Metin bloğu »
——————

Yedi soruda Suriye’deki mevcut durum
İstiklal Caddesi’ndeki bombalı saldırı sonrası Suriye’ye operasyon olasılığı yeniden gündeme geldi. Peki sahada mevcut durum ne? Kim nerelerde etkin?
İstiklal Caddesi’nde Pazar günü yaşanan patlama sonrası gözler yeniden Suriye’ye çevrildi.
Bombayı bırakan kişinin gözaltına alınıp sorgulanmasının ardından yaptığı ilk açıklamada İçişleri Bakanı Süleyman Soylu, “Eylemi yapanın Afrin’den geçtiği konusunda bir değerlendirmemiz var” dedi. Daha sonra ise saldırı talimatının Kobani’den geldiğinin “çok açık ve net ortada” olduğunu söyledi, “karşılığını daha ağır vereceğiz” diye de ekledi.
Peki Afrin ve Kobani kimin kontrolünde? Soylu’nun “Karşılık vereceğiz” sözleri ne anlama geliyor?
Afrin’de ne oluyor?
Afrin geçen ay, El Kaide kökenli Heyet Tahrir Şam (HTŞ) örgütü ile Türkiye destekli Suriye Milli Ordusu’nun (SMO) bazı unsurları arasındaki çatışmalarla gündemdeydi. Ankara tarafından “terörist örgüt” olarak tanımlanan HTŞ ile eski adı Özgür Suriye Ordusu olan SMO arasındaki çatışma sonucu yaklaşık 60 kişi ölmüş, şiddet olayları Türkiye’nin müdahalesi ile son bulmuştu. HTŞ militanları Türkiye sınırına 20 kilometre mesafeye kadar ilerleyince Türk tankları bölgede mevzilendi, bunun üzerine 20 Ekim’de ateşkes ilan edildi. Halihazırda HTŞ kontrolündeki Afrin, 2018’de TSK ve desteklediği silahlı muhaliflerce yürütülen operasyon sonucu YPG’den alınmıştı. HTŞ’nin Ekim sonunda SMO ile vardığı anlaşma gereği bölgeden çekilmesi gerekse de halihazırda Afrin merkezinde varlığını sürdürüyor. Rusya ve ABD tarafından da tehdit olarak görülen örgütün Afrin’deki varlığı uluslararası kamuoyunda rahatsızlığa neden oluyor.
ABD ne kadar etkin?
Amerikan ordusu halihazırda 900 kadar askerle Suriye’nin kuzeyindeki topraklarda faaliyet gösteriyor. Bu birliklerin temel misyonu IŞİD’le mücadele. Türkiye veya Rusya’ya kıyasla sahadaki varlığı sınırlı olan ABD güçleri geçtiğimiz aylarda, bazıları Türk askerinin kontrolündeki bölgeler içinde olmak üzere IŞİD liderlerine yönelik operasyonlar düzenledi. ABD ayrıca, ana gövdesini Türkiye’nin PKK’nın uzantısı olarak gördüğü YPG’nin oluşturduğu Suriye Demokratik Güçleri’ne (SDG) yine IŞİD’le mücadele gerekçesiyle eğitim veriyor, para ve teçhizat desteği sağlıyor. ABD’nin Suriye’nin kuzeyindeki Kürt gruplara desteği Ankara-Washington hattında yıllardır en önemli kriz başlıklarından biri. Özellikle her yıl Kongre’deki bütçe görüşmeleri sırasında bu desteğin miktarına ilişkin tartışmalar Türkiye’de ABD’ye yönelik tepkilere neden oluyor. “DEAŞ terör örgütü ile mücadele bir başka terör örgütü ile yürütülmemelidir” diyen Cumhurbaşkanı Tayyip Erdoğan geçtiğimiz yıllarda sık sık ABD’yi YPG’yi desteklemekten vazgeçmeye çağırmıştı. Pazar günkü saldırı sonrası da İçişleri Bakanı Süleyman Soylu “Amerikan Büyükelçisi’nin taziye dilemesini kabul etmiyoruz, reddediyoruz” diyerek ABD’yi suçlamıştı.

——————

Mevcut veriler »
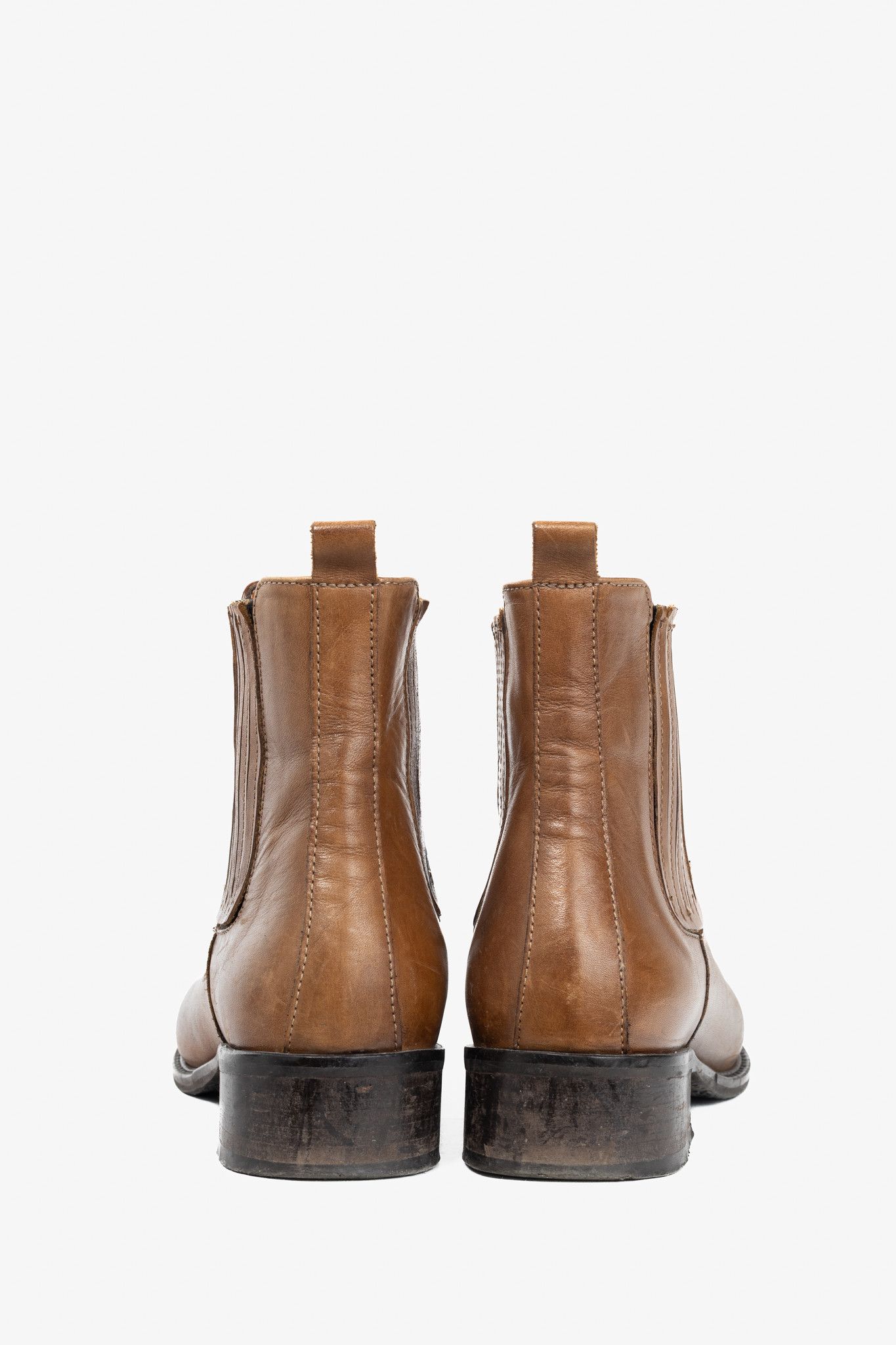 Ron White Ron White Brown Chelsea Ankle Boots Size US 8.5 / IT 38.5 - 3 Thumbnail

——————

İstenen çalışma » Suriye'deki mevcut durumu anlatan metinden "Yedi soruda Suriye’deki" ifadesinden "Afrin’de ne oluyor?" ifadesine kadar olan bölümü hiç değiştirmeden aktarın.

Alıştırma yanıtı »
Yedi soruda Suriye’deki mevcut durum
İstiklal Caddesi’ndeki bombalı saldırı sonrası Suriye’ye operasyon olasılığı yeniden gündeme geldi. Peki sahada mevcut durum ne? Kim nerelerde etkin?
İstiklal Caddesi’nde Pazar günü yaşanan patlama sonrası gözler yeniden Suriye’ye çevrildi.
Bombayı bırakan kişinin gözaltına alınıp sorgulanmasının ardından yaptığı ilk açıklamada İçişleri Bakanı Süleyman Soylu, “Eylemi yapanın Afrin’den geçtiği konusunda bir değerlendirmemiz var” dedi. Daha sonra ise saldırı talimatının Kobani’den geldiğinin “çok açık ve net ortada” olduğunu söyledi, “karşılığını daha ağır vereceğiz” diye de ekledi.
Peki Afrin ve Kobani kimin kontrolünde? Soylu’nun “Karşılık vereceğiz” sözleri ne anlama geliyor?
Afrin’de ne oluyor?